La seconda giornata si apre con una sorpresa positiva, ovvero Shinjuku Swan di Sion Sono, regista di cui avevo sentito parlare parecchio ma di cui non conoscevo nulla.

Un sorta di Romanzo Criminale in salsa nipponica, ma con una chiave di lettura molto ironica sorretta da una interpretazione sopra le righe, soprattutto del protagonista Tatsuhiko (Gou Ayano), uno sbandato che diventa un procacciatore di ragazze per conto di una organizzazione del giro della prostituzione (che in Giappone è ampiamente tollerata).

Mi verrebbe da definirlo un gangster movie girato con lo spirito di un anime (e del resto è tratto da un manga). Non ho sufficiente elementi per dare un giudizio sul cinema di Sono, la cui conoscenza va sicuramente approfondita, ma a un film che dura più di due ore e non fa fare uno sbadiglio bisogna riconoscere dei meriti.

 

locandina

Shinjuku Swan (2015): locandina

 

Oltre al già citato protagonista segnalo Yusuke Iseya nei panni di Mister Mako, “capitano” dell'organizzazione che prende sotto tutela il giovane Tatsuhiko, e la bellissima Yu Yamada nel ruolo della maitresse Ryoko.

Niente male la colonna sonora tra cui spicca la alternative rock band giapponese Man With A Mission

Giudizio critico: esuberante

Voto: ****

Pomeriggio dedicato all'horror con due pellicole agli antipodi. Si comincia con Lace Crater, di Harrison Atkins.

Ora devo aprire una parentesi personale: guardo film horror da più di trent'anni, spesso vado a vederli in sala, talvolta anche contro ciò che mi consiglierebbe la logica, e non nascondo che in qualche caso mi sia venuta la tentazione di andare alla cassa per chiedere la giusta restituzione dei soldi del biglietto (comunque non l'ho mai fatto).

Ma una cosa brutta e strampalata come questo film (?) non ricordo proprio di averla vista

Giudizio critico: non un film dell'orrore ma un orrore punto.

Voto: ½* (proprio per dargliene uno)

Meno male che a seguire c'è The Devil's Candy, e il Destino, dopo avermi propinato una delle cose più inguardabili che abbia mai avuto la sventura di ammirare (si fa per dire!) su uno schermo, mi ripaga con uno dei migliori horror degli ultimi anni.

Sezione dati:
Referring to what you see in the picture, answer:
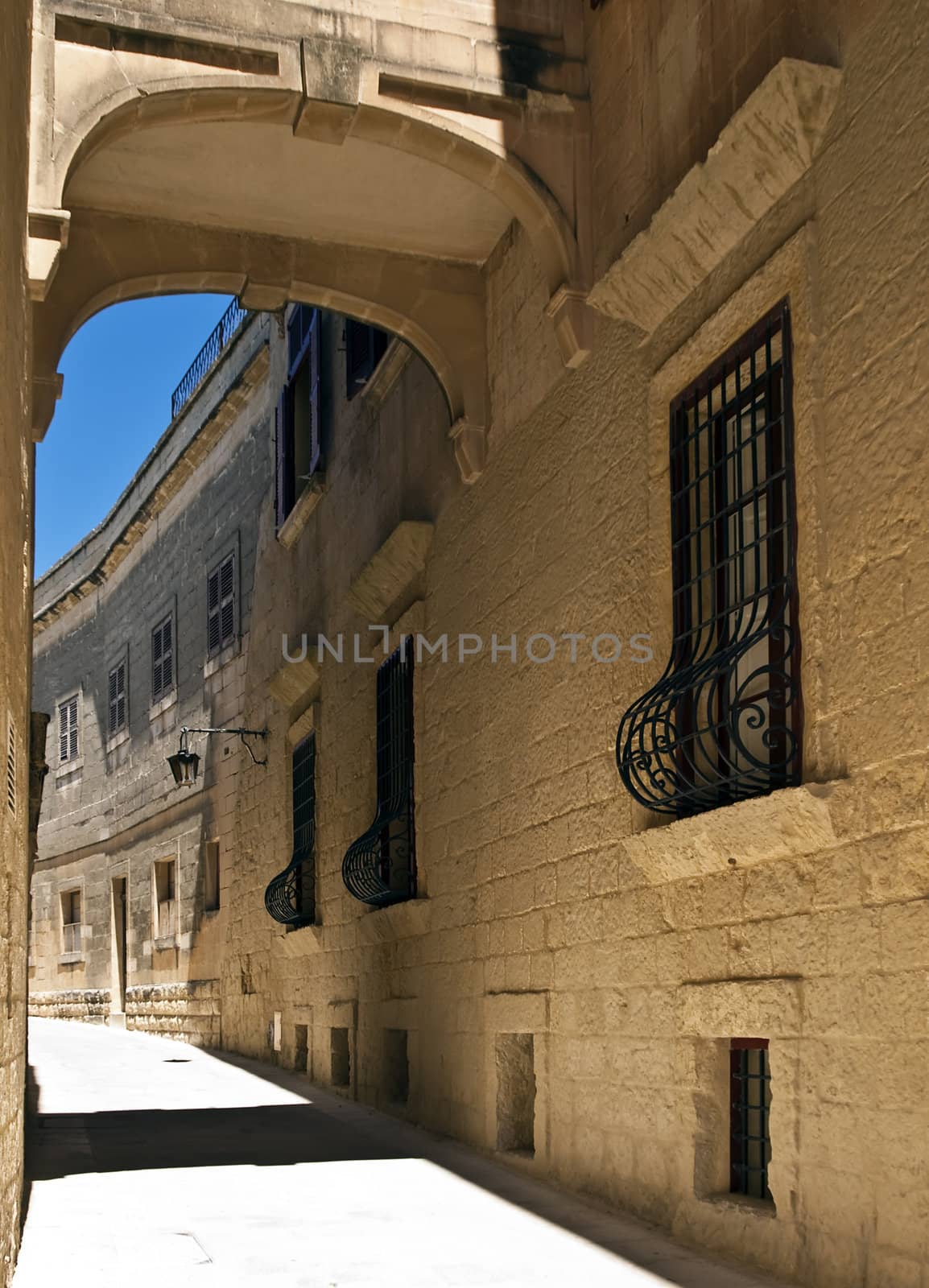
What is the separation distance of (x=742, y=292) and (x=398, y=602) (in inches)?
217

Consegne dell'esercizio:
1. Estrai dal testo di lettura il tratto che va da "Voto: ½* (proprio" fino a "degli ultimi anni.".
2. Secondo il testo di lettura, da che cosa è tratto Shinjuku Swan?

Soluzioni dei compiti:
1.
Voto: ½* (proprio per dargliene uno)

Meno male che a seguire c'è The Devil's Candy, e il Destino, dopo avermi propinato una delle cose più inguardabili che abbia mai avuto la sventura di ammirare (si fa per dire!) su uno schermo, mi ripaga con uno dei migliori horror degli ultimi anni.

2. È tratto da un manga.